How to have a healthier relationship with food in 2025
The Kitchen Shrink, Dr Andrea Oskis shows how to rethink your connection with food — unpacking its ties to love, comfort, and self-care.

Ever wondered why comfort food really does comfort or why nagging your kids to eat their greens is a guaranteed flop? Psychologist and therapist Dr Andrea Oskis has the answers. Her new book, The Kitchen Shrink: How Food Reveals Who You Are and How You Love (out 30 Jan, 2025), dives deep into the fascinating psychology of food and relationships. From the emotional weight of shared meals to the surprising science behind desert cravings, Dr Oskis shows us that what’s on our plate speaks volumes about our hearts. Here, she shares her insights on love, loss, and why gifting hot sauce isn’t always a good idea…
You’ve said, “The food we eat reveals a lot about how we love.” Explain…
One of the most memorable moments was with a client who shared that her partner had stopped eating dinner with her. She told me, “It wasn’t when we stopped having sex—it was when he stopped eating dinner with me.” That was her lightbulb moment, and mine, too. It struck me that food rituals are often at the heart of how we connect with others. Meals aren’t just about eating; they’re about belonging, sharing, and feeling cared for. When those rituals break down, it can feel like the relationship itself is unravelling.
Why do you think sharing a meal is so closely tied to love and intimacy?
Because it’s where it all begins. Feeding is one of the earliest acts of love we experience, right from infancy. It’s about trust, care, and belonging. On a primal level, sharing food was once tied to survival – if you weren’t part of the tribe, you didn’t get fed. That sense of connection is still deeply rooted in us. Sitting down to share a meal isn’t just about eating; it’s a way of saying, “I’m here for you.”
What’s the science behind comfort food?
It’s partly biological and partly psychological. Biologically, comfort food triggers our brain’s reward system, flooding us with feel-good chemicals like dopamine. It also inhibits cortisol, our stress hormone, so we feel less frazzled. Psychologically, comfort food often takes us back to happy memories, maybe your mum’s Sunday roast or the spaghetti you always ate as a kid. It’s not just the food; it’s the emotional safety net it represents.
You mention that dessert isn’t a good idea when we’re stressed –devastating news for chocoholics everywhere! Why?

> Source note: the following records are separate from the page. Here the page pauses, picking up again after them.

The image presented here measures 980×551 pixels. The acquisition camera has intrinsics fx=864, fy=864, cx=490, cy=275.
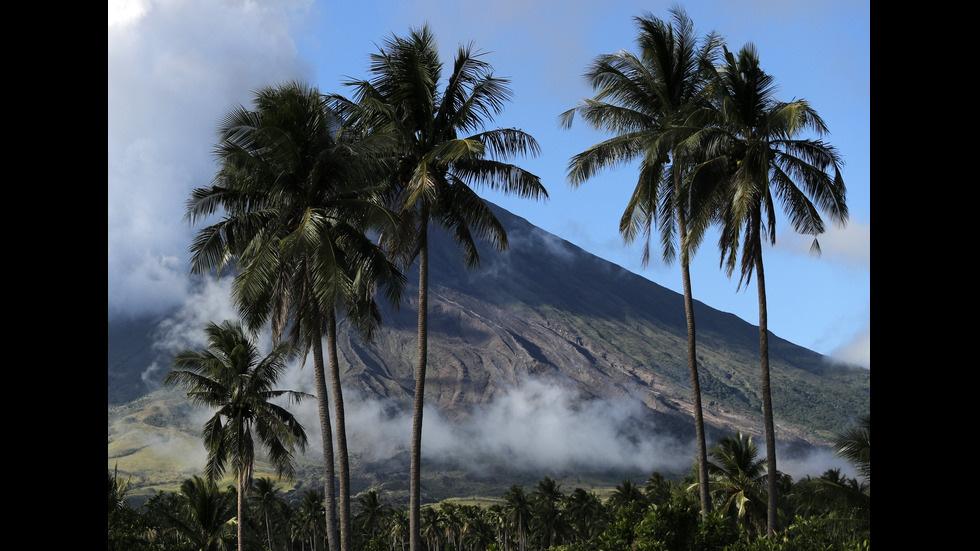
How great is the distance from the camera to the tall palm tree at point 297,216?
71.6ft

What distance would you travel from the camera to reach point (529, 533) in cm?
9419

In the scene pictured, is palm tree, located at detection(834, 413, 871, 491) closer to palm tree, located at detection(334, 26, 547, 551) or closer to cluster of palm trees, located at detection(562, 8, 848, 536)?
cluster of palm trees, located at detection(562, 8, 848, 536)

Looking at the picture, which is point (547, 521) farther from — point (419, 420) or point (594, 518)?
point (419, 420)

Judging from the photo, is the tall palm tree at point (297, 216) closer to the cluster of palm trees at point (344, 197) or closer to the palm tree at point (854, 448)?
the cluster of palm trees at point (344, 197)

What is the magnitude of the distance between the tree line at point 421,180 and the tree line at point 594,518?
483 cm

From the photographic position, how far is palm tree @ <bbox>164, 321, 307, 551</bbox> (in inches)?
1369

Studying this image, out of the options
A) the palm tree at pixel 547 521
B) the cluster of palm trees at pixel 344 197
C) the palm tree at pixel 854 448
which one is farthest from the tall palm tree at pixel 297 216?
the palm tree at pixel 547 521
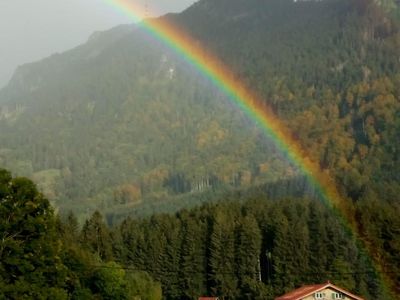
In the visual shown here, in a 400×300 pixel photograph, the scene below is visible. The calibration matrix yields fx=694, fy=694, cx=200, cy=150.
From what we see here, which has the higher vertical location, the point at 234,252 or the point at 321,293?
the point at 234,252

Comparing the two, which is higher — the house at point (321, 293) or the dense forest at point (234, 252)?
the dense forest at point (234, 252)

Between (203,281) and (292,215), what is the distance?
57.5 feet

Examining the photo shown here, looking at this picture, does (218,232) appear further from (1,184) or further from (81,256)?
(1,184)

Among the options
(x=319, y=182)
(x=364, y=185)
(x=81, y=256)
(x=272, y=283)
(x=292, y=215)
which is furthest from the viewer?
(x=319, y=182)

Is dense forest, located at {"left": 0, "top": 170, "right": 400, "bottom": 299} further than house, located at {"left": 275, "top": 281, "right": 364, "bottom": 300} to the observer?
Yes

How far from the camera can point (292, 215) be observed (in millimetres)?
105812

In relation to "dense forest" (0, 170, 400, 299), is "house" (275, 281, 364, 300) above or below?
below

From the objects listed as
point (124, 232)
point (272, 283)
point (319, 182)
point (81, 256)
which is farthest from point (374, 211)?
point (319, 182)

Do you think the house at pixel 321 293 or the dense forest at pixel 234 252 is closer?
the house at pixel 321 293

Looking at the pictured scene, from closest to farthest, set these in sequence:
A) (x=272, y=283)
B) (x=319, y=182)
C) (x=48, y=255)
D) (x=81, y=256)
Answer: (x=48, y=255), (x=81, y=256), (x=272, y=283), (x=319, y=182)

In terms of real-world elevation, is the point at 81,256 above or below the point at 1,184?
below

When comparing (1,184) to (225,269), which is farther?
(225,269)

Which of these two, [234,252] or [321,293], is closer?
[321,293]

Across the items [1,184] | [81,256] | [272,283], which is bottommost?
[272,283]
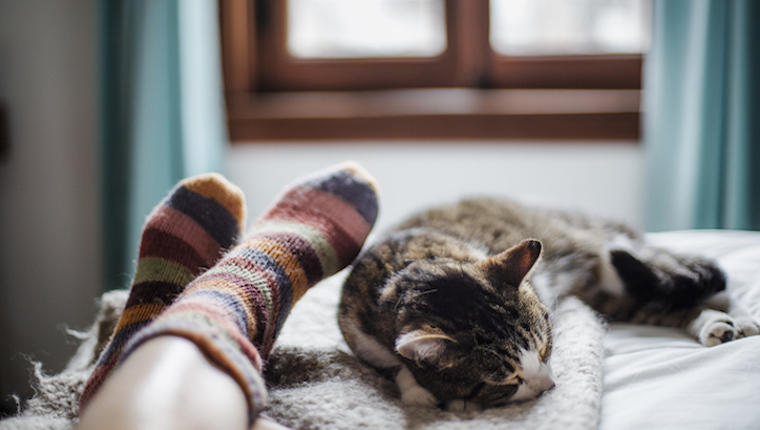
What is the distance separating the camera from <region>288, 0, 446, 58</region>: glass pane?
1.73m

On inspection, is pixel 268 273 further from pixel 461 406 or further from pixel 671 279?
pixel 671 279

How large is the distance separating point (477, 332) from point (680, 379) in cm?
23

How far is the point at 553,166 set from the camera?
1.70 metres

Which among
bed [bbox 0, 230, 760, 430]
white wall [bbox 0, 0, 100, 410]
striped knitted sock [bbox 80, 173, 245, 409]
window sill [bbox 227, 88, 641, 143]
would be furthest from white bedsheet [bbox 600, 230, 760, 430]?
white wall [bbox 0, 0, 100, 410]

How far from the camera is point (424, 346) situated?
0.55 metres

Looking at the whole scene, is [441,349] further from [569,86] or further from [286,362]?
[569,86]

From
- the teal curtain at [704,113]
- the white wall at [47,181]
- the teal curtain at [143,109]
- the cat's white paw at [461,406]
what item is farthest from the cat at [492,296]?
the white wall at [47,181]

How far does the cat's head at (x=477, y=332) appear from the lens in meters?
0.57

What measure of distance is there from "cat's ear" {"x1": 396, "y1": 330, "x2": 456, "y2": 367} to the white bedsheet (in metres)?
0.17

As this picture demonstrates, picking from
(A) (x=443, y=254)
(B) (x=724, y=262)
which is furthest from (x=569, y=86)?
(A) (x=443, y=254)

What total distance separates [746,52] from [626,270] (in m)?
0.91

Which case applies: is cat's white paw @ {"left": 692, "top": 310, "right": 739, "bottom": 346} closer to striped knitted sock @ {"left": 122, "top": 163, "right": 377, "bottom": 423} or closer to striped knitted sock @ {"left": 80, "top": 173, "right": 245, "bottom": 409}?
striped knitted sock @ {"left": 122, "top": 163, "right": 377, "bottom": 423}

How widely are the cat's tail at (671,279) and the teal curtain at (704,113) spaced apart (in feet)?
2.44

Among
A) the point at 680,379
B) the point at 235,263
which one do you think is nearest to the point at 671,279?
the point at 680,379
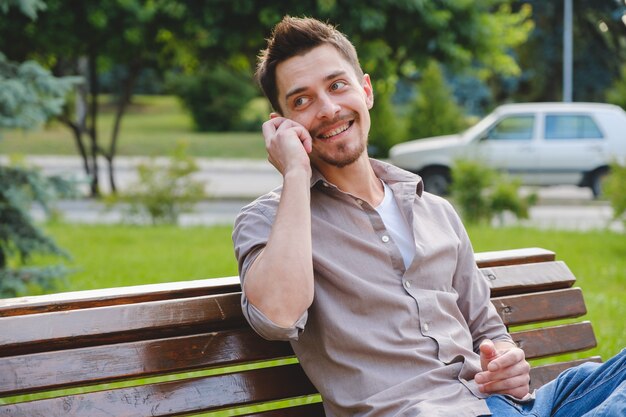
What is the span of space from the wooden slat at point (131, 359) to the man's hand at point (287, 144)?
1.72ft

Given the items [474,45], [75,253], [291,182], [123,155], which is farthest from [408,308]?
[123,155]

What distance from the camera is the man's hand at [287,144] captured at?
275 centimetres

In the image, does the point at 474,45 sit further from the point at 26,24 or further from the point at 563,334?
the point at 563,334

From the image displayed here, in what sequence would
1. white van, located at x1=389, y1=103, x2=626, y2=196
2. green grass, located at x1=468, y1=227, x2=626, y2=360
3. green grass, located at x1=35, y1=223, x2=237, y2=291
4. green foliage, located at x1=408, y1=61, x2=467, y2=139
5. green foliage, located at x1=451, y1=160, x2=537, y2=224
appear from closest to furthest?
green grass, located at x1=468, y1=227, x2=626, y2=360 → green grass, located at x1=35, y1=223, x2=237, y2=291 → green foliage, located at x1=451, y1=160, x2=537, y2=224 → white van, located at x1=389, y1=103, x2=626, y2=196 → green foliage, located at x1=408, y1=61, x2=467, y2=139

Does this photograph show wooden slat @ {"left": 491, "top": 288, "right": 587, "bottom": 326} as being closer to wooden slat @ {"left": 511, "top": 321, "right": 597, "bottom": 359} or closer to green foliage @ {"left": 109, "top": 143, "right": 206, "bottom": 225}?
wooden slat @ {"left": 511, "top": 321, "right": 597, "bottom": 359}

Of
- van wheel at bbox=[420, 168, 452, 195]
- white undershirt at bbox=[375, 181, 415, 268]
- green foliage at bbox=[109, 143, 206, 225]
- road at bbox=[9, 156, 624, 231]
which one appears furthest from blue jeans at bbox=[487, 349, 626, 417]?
van wheel at bbox=[420, 168, 452, 195]

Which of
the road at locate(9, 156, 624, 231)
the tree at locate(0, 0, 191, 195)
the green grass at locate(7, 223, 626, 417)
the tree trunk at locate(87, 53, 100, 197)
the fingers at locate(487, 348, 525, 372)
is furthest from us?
the tree trunk at locate(87, 53, 100, 197)

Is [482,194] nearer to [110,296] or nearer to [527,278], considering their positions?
[527,278]

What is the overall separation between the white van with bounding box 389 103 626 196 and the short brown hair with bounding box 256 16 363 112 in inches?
537

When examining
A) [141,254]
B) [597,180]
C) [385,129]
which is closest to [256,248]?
[141,254]

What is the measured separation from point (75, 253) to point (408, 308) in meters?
6.90

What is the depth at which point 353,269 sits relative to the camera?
8.98ft

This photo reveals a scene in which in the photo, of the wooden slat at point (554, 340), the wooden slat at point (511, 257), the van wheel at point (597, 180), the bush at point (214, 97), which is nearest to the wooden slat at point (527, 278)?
the wooden slat at point (511, 257)

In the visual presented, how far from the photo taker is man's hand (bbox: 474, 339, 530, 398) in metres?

I know, it’s a tough pill to swallow! But when we’re stressed, our bodies go into fight-or-flight mode, prioritising survival over digestion. Eating during this state can actually backfire, making us feel worse. The best thing to do is wait until your stress levels come down – then enjoy your chocolate guilt-free.
Why do parents nagging kids to “eat their greens” often backfire?
Nagging turns mealtimes into a power struggle. Kids use food as one of the few areas they can exert control, so forcing the issue only makes them dig their heels in. Instead, try making food fun and engaging. Explore textures, colours, and tastes together, and let them have a say in what’s on their plate. It’s all about creating a positive, stress-free relationship with food.
What’s the story behind never gifting hot sauce to someone who’s been rejected? (Asking for a friend…)
This comes from a fascinating psychology experiment called the “hot sauce paradigm,” where participants who felt rejected were given the chance to dole out hot sauce to the person who hurt them. The amount of hot sauce they used correlated with their level of aggression. It’s a quirky yet powerful reminder of how rejection can amplify anger and hurt feelings. So maybe skip the fiery condiments next time!
You’ve woven your personal experiences of love and loss into the book. How did your relationship with food change?
After a miscarriage, I found myself craving the foods of my childhood – simple, comforting dishes like spaghetti with tomato sauce. It wasn’t about the food itself but the memories and emotions tied to it. I was longing for the connection and safety I felt as a child, and food became my emotional barometer. It’s a reminder that food is never just fuel; it’s deeply tied to our feelings.

Do you think we all need a little “food therapy”?
Absolutely. Start by asking yourself, “What am I really hungry for?” Is it food, or is it connection, comfort, or a moment to pause? Being reflective about your cravings can reveal so much about what’s really going on emotionally. Also, consider how you share food, whether you enjoy eating with others or prefer to keep it private. Those dynamics can say a lot about how you navigate relationships.
Finally, what’s your ultimate guilty pleasure food? (We promise not to psychoanalyse you!)
A 99 from the ice cream van! There’s something so joyful about hearing that jingle and rushing to grab one. It’s not just the ice cream, it’s the nostalgia, the excitement, and the feeling of being treated. It’s a small, delicious reminder that sometimes food is just about joy.

Dr Andrea Oskis’ The Kitchen Shrink: How Food Reveals Who You Are and How You Love is out Jan 30, 2025, published by Bloomsbury.